Discovery of forks on other instances of GitLab.com
Problem to solve
git is decentralized but it is hard to find where other public git instances for the same repository are. Centralized solutions like GitLab are popular also because they make discovery of forks easier and thus collaboration between people. But discovery of forks can be done also in a decentralized way between GitLab instances on different servers.
This is one of the component of federated cross-server merge requests. By knowing other forks and branches on other servers, we could then do cross-server merges requests once #32372 is implemented. But even before that having this information on "Graph" page of the repository could help users manually do pulls from forks on other servers.

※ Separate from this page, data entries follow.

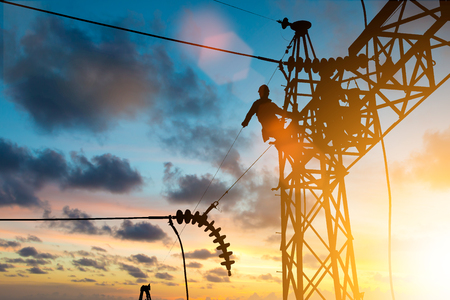 Foto de Silhouette electrician work installation of high voltage in high voltage stations safely and systematically over blurred natural background. - Imagen libre de derechos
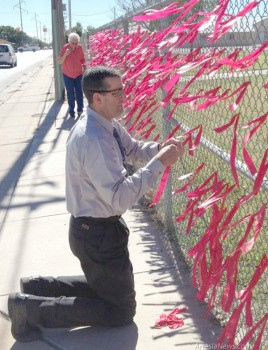 "Artesia Public Schools Assistant Superintendent John Ross Null and Artesia Drug & Crime Coalition Manager Nancy Husselman tie red ribbons on a fence at Bulldog Pit last week in honor of Red Ribbon Week. Ribbons were tied to fences at Artesia High School, Artesia (Park) Junior High and Artesia (Zia) Intermediate as part of the schools' pledge to be drug free. The ADCC would like to thank Navajo Refining and Eddy County DWI for providing the Red Ribbon Week materials passed out to all schools. The ADCC would also like to give special thanks to the ""Friends of Rachel,"" ""Make a Difference"" and ""Teen'z Talk"" student action groups for their hard work and dedication to serving Artesia's youth in a positive way and their sponsors, Anna Kalley, Yvonne Branch and Connie Medley-Young. Courtesy Photo"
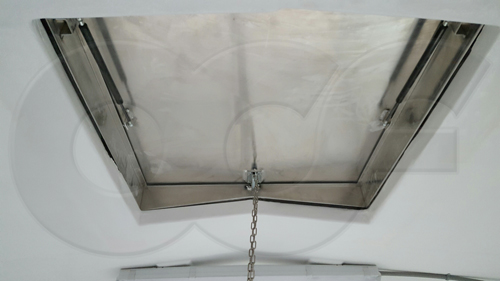 an interior view of an aluminum hatch mounted in the roof of a fiberglass equipment building - shelter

I would propose that each instance of GitLab publishes into a shared DHT all public repositories it has. Each repository can be identified by the hash of the first commit, so DHT could contain as a key the hash and as a value the list of known URLs of repositories for that hash. When one wants to publish a new URL, it would first fetch the existing list, append the new one, and re-publish it. Similarly, any server discovering multiple lists for same hash would merge them and re-publish the new list.
For now we could display that under "Graph" page of the repository.
In the future, instances when they discover remote forks could then use API to fetch information about branches and commits and other information to display more then just existence of the fork.
Moreover, gitlab.com can serve as a known bootstrapping node for the DHT.
Permissions and Security
My proposal would be that for now we publish only public repositories into DHT.
Also I would propose opt-out from this publishing into DHT. Opt-out because public repositories can already be discovered through other means, like Google. DHT is just more efficient way to do this.